Calculate the mass of urea `(NH_(2)CONH_(2))` required in making `2.5 kg `of `0.25 `molal aqueous solution.

To calculate the mass of urea (NH₂CONH₂) required to make a 2.5 kg of 0.25 molal aqueous solution, we can follow these steps: ### Step-by-Step Solution: 1. **Understand the Definition of Molality**: Molality (m) is defined as the number of moles of solute per kilogram of solvent. The formula is: \[ m = \frac{\text{moles of solute}}{\text{mass of solvent (kg)}} \] 2. **Identify Given Values**: - Mass of the solution = 2.5 kg = 2500 g - Molality (m) = 0.25 molal 3. **Calculate the Mass of Solvent**: Since the solution consists of both solute (urea) and solvent (water), we need to express the mass of the solvent. Let the mass of urea be \( x \) grams. Thus, the mass of the solvent (water) can be expressed as: \[ \text{mass of solvent} = \text{mass of solution} - \text{mass of solute} = 2500 \, \text{g} - x \] 4. **Convert Mass of Solvent to Kilograms**: Since molality is defined in terms of kilograms, we convert the mass of the solvent to kilograms: \[ \text{mass of solvent (kg)} = \frac{2500 - x}{1000} \] 5. **Calculate Moles of Urea**: The number of moles of urea can be calculated using its molar mass.
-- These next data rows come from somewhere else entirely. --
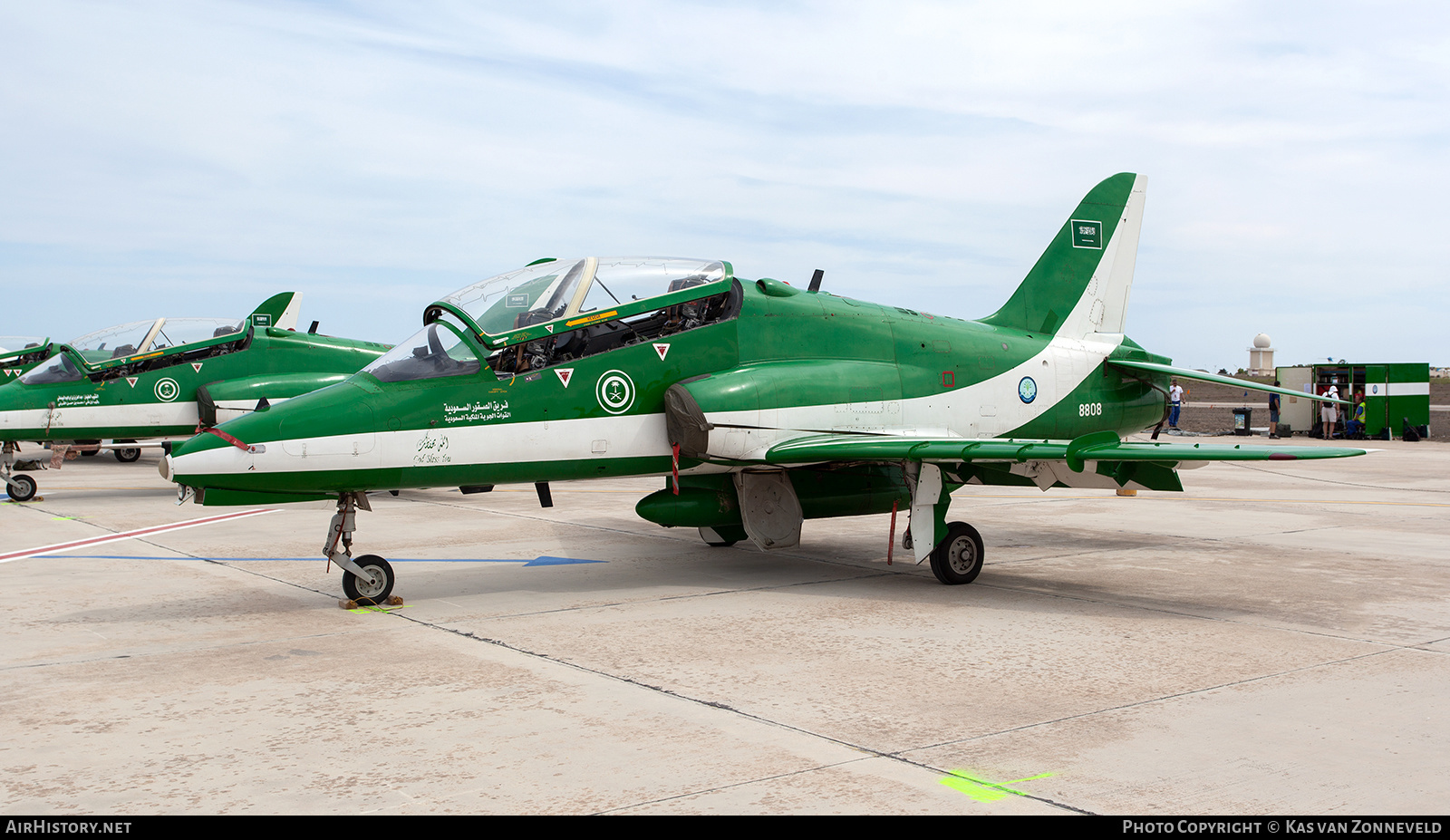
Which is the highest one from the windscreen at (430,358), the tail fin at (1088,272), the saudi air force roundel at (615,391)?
the tail fin at (1088,272)

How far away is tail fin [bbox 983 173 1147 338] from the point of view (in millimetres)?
11883

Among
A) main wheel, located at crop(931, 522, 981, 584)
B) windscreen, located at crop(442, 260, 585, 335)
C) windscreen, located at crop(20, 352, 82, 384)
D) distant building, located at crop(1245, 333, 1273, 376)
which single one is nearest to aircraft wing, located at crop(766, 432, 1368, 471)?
main wheel, located at crop(931, 522, 981, 584)

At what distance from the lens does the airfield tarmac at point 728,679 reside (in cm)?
437

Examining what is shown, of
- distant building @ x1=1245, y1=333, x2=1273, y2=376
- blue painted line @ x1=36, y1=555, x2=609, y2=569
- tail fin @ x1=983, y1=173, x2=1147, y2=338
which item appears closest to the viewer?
blue painted line @ x1=36, y1=555, x2=609, y2=569

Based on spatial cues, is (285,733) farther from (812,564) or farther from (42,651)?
(812,564)

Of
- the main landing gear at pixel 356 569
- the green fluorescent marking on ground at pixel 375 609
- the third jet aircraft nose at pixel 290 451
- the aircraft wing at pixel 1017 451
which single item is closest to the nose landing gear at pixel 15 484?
the third jet aircraft nose at pixel 290 451

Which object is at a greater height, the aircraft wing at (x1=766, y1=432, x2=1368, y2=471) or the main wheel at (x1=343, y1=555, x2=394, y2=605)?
the aircraft wing at (x1=766, y1=432, x2=1368, y2=471)

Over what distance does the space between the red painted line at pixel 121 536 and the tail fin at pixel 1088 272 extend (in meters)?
10.0

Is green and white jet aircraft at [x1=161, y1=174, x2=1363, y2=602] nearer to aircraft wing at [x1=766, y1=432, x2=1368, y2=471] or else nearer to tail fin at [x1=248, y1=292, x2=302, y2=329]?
aircraft wing at [x1=766, y1=432, x2=1368, y2=471]

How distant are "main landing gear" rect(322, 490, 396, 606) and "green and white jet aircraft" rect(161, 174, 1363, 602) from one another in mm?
16

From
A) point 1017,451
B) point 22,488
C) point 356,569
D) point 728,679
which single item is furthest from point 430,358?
point 22,488

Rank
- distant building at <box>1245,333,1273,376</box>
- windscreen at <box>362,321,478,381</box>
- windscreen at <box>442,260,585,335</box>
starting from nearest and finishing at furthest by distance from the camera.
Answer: windscreen at <box>362,321,478,381</box> → windscreen at <box>442,260,585,335</box> → distant building at <box>1245,333,1273,376</box>

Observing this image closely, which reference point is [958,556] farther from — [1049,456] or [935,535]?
[1049,456]

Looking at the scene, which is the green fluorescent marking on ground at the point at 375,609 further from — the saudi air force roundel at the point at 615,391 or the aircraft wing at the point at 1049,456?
the aircraft wing at the point at 1049,456
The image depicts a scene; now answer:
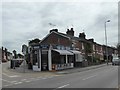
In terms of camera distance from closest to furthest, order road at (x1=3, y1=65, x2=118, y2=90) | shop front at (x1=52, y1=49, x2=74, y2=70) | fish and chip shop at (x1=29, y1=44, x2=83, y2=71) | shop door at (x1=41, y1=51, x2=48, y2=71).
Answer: road at (x1=3, y1=65, x2=118, y2=90), fish and chip shop at (x1=29, y1=44, x2=83, y2=71), shop door at (x1=41, y1=51, x2=48, y2=71), shop front at (x1=52, y1=49, x2=74, y2=70)

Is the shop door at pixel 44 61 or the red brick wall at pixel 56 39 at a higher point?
the red brick wall at pixel 56 39

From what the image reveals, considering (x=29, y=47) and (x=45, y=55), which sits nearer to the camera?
(x=45, y=55)

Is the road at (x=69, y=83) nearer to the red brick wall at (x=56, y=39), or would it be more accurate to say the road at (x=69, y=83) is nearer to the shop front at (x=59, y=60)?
the shop front at (x=59, y=60)

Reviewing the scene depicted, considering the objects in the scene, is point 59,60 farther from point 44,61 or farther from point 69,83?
point 69,83

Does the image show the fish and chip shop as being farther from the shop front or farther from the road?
the road

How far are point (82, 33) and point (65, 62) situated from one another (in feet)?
95.4

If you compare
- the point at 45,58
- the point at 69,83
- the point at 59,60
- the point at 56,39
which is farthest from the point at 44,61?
the point at 69,83

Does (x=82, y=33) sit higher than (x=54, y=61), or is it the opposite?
(x=82, y=33)

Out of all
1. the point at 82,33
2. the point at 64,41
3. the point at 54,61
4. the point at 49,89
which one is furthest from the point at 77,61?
the point at 49,89

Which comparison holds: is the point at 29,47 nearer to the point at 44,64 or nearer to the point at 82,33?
the point at 44,64

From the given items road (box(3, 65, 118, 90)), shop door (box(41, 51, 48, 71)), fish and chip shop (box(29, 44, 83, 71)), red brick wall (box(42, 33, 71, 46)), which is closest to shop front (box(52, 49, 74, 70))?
fish and chip shop (box(29, 44, 83, 71))

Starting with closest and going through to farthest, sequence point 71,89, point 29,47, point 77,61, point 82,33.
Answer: point 71,89
point 29,47
point 77,61
point 82,33

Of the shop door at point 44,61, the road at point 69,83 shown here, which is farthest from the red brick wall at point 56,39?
the road at point 69,83

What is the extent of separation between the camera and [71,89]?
582 inches
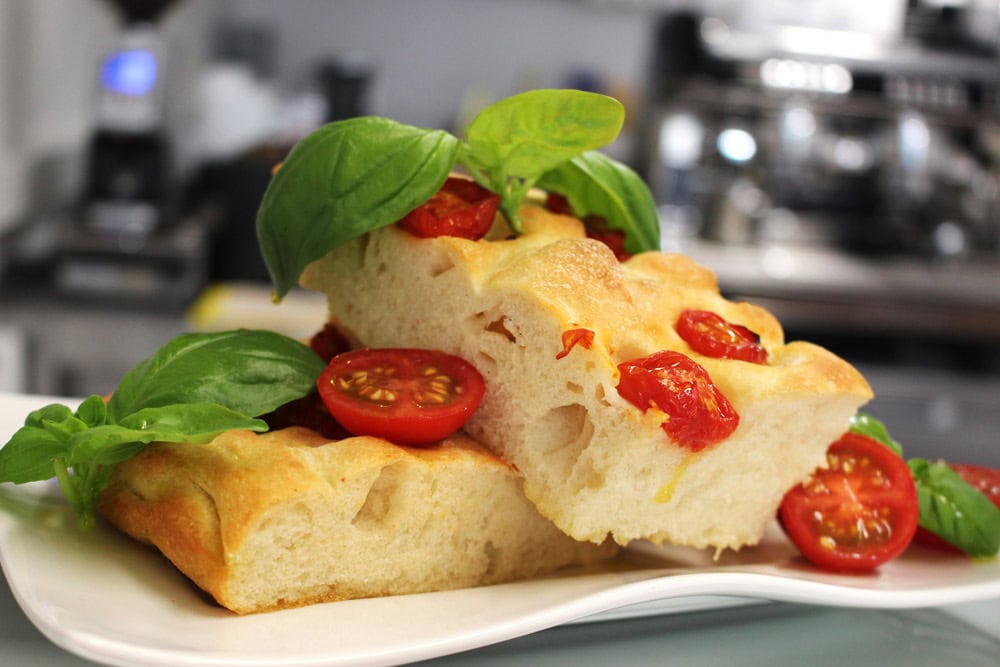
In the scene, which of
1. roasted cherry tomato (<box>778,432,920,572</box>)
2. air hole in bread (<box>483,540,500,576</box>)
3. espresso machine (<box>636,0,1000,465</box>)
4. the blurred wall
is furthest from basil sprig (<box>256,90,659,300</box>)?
the blurred wall

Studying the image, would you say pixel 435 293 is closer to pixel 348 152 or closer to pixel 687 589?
pixel 348 152

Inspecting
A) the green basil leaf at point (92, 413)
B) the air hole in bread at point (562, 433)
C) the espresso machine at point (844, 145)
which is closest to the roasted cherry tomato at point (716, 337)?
the air hole in bread at point (562, 433)

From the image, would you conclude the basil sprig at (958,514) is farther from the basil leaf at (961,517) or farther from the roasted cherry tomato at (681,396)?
the roasted cherry tomato at (681,396)

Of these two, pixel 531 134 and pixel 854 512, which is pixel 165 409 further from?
pixel 854 512

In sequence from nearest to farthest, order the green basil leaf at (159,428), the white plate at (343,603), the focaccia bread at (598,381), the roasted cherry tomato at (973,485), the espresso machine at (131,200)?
the white plate at (343,603) → the green basil leaf at (159,428) → the focaccia bread at (598,381) → the roasted cherry tomato at (973,485) → the espresso machine at (131,200)

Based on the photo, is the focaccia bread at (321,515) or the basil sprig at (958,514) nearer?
the focaccia bread at (321,515)

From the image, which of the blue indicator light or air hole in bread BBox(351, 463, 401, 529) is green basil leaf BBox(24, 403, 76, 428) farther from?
the blue indicator light
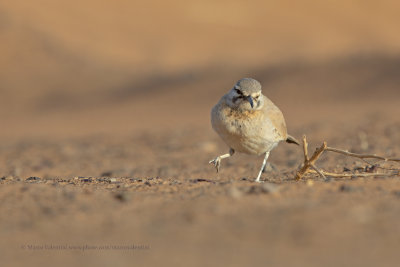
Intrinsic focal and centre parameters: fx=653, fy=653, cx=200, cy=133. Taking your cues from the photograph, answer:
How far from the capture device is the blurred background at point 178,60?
2220cm

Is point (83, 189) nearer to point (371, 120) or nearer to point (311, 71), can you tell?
point (371, 120)

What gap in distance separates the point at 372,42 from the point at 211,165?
21899mm

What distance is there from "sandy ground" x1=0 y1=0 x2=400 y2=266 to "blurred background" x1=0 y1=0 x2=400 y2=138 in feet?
0.33

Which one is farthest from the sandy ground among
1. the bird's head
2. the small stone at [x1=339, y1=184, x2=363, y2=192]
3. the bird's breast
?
the bird's head

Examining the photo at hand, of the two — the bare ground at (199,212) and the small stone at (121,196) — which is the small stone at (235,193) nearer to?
the bare ground at (199,212)

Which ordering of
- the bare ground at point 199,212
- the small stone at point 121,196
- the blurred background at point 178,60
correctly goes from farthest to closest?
the blurred background at point 178,60
the small stone at point 121,196
the bare ground at point 199,212

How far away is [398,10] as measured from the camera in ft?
116

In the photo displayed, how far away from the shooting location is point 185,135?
1545cm

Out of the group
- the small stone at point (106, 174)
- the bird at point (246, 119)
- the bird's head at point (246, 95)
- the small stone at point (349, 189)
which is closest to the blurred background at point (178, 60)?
the small stone at point (106, 174)

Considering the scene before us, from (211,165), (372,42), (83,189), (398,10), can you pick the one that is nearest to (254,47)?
(372,42)

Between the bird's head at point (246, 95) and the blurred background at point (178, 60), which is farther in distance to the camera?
the blurred background at point (178, 60)

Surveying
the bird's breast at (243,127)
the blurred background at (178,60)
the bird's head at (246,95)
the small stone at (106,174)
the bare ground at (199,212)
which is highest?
Result: the blurred background at (178,60)

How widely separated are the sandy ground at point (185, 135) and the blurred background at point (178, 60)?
10 cm

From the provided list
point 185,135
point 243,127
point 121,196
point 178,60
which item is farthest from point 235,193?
point 178,60
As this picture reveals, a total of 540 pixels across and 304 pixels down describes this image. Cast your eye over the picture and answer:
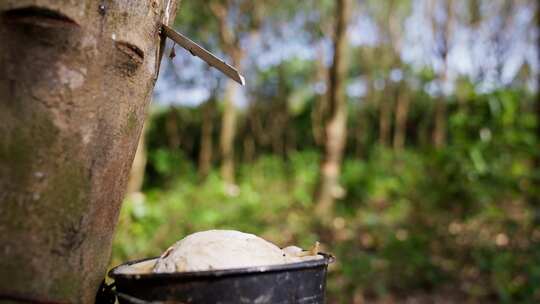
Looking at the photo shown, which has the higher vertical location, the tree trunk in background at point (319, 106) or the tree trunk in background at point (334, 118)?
the tree trunk in background at point (319, 106)

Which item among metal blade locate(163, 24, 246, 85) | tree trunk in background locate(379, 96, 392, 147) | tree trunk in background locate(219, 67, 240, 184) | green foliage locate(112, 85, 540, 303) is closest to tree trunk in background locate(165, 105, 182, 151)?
tree trunk in background locate(219, 67, 240, 184)

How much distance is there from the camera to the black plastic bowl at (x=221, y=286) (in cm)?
115

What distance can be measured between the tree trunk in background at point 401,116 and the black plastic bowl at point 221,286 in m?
20.2

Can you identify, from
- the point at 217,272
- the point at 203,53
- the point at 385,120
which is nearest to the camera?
the point at 217,272

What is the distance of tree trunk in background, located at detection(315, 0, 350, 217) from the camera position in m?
8.54

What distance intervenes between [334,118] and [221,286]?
7546 mm

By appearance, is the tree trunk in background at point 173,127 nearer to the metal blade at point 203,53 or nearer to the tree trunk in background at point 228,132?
the tree trunk in background at point 228,132

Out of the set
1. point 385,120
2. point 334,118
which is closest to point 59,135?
point 334,118

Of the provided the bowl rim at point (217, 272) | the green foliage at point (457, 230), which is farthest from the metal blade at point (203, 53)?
the green foliage at point (457, 230)

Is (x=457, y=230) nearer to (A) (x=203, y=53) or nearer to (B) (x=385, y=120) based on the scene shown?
(A) (x=203, y=53)

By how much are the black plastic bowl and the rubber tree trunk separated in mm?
134

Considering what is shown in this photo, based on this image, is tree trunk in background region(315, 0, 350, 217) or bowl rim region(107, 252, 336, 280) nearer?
bowl rim region(107, 252, 336, 280)

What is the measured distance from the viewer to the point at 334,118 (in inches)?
338

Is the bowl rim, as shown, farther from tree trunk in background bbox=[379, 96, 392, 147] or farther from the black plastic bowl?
tree trunk in background bbox=[379, 96, 392, 147]
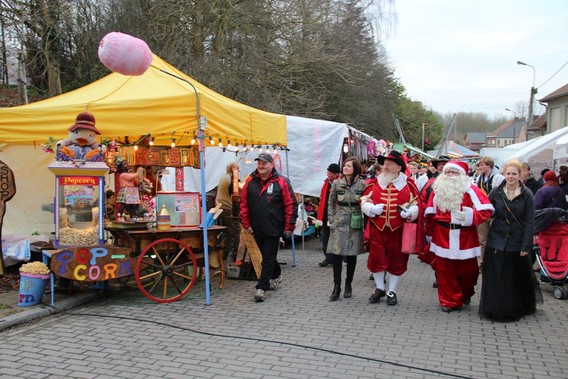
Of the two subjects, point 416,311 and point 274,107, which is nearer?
point 416,311

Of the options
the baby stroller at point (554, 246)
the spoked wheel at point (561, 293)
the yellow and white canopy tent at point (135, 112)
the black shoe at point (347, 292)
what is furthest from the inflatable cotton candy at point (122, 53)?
the spoked wheel at point (561, 293)

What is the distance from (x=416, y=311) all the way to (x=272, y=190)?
89.2 inches

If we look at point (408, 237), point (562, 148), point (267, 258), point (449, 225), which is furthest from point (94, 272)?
point (562, 148)

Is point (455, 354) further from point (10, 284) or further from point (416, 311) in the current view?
point (10, 284)

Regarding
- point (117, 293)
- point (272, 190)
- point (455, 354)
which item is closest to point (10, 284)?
point (117, 293)

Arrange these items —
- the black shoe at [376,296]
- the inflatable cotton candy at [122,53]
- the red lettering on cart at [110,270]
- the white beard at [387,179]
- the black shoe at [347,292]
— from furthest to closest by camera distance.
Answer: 1. the black shoe at [347,292]
2. the black shoe at [376,296]
3. the white beard at [387,179]
4. the red lettering on cart at [110,270]
5. the inflatable cotton candy at [122,53]

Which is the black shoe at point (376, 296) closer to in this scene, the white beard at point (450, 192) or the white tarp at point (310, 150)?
the white beard at point (450, 192)

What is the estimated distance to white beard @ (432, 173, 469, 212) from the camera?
5.73m

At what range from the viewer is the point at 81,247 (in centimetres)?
583

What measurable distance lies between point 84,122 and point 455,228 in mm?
4464

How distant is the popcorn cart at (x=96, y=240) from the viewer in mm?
5816

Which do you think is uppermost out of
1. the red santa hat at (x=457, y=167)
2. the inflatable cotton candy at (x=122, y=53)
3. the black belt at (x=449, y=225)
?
the inflatable cotton candy at (x=122, y=53)

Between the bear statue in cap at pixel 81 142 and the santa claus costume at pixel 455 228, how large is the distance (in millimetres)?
4055

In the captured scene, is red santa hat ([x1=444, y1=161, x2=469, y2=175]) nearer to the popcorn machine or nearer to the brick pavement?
the brick pavement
The molar mass of urea (NH₂CONH₂) is: - N: 14 g/mol (2 Nitrogens) = 28 g - H: 1 g/mol (4 Hydrogens) = 4 g - C: 12 g/mol (1 Carbon) = 12 g - O: 16 g/mol (1 Oxygen) = 16 g \[ \text{Molar mass of urea} = 28 + 4 + 12 + 16 = 60 \, \text{g/mol} \] 6. **Set Up the Equation Using Molality**: Using the molality formula: \[ 0.25 = \frac{\text{moles of urea}}{\text{mass of solvent (kg)}} \] The moles of urea can be expressed as: \[ \text{moles of urea} = \frac{x}{60} \] Thus, substituting into the molality equation: \[ 0.25 = \frac{\frac{x}{60}}{\frac{2500 - x}{1000}} \] 7. **Cross Multiply and Solve for x**: Rearranging gives: \[ 0.25 \cdot \frac{2500 - x}{1000} = \frac{x}{60} \] Cross-multiplying: \[ 0.25 \cdot (2500 - x) \cdot 60 = 1000x \] Simplifying: \[ 15(2500 - x) = 1000x \] \[ 37500 - 15x = 1000x \] \[ 37500 = 1015x \] \[ x = \frac{37500}{1015} \approx 36.9 \, \text{g} \] ### Final Answer: The mass of urea required to make 2.5 kg of a 0.25 molal aqueous solution is approximately **36.9 grams**.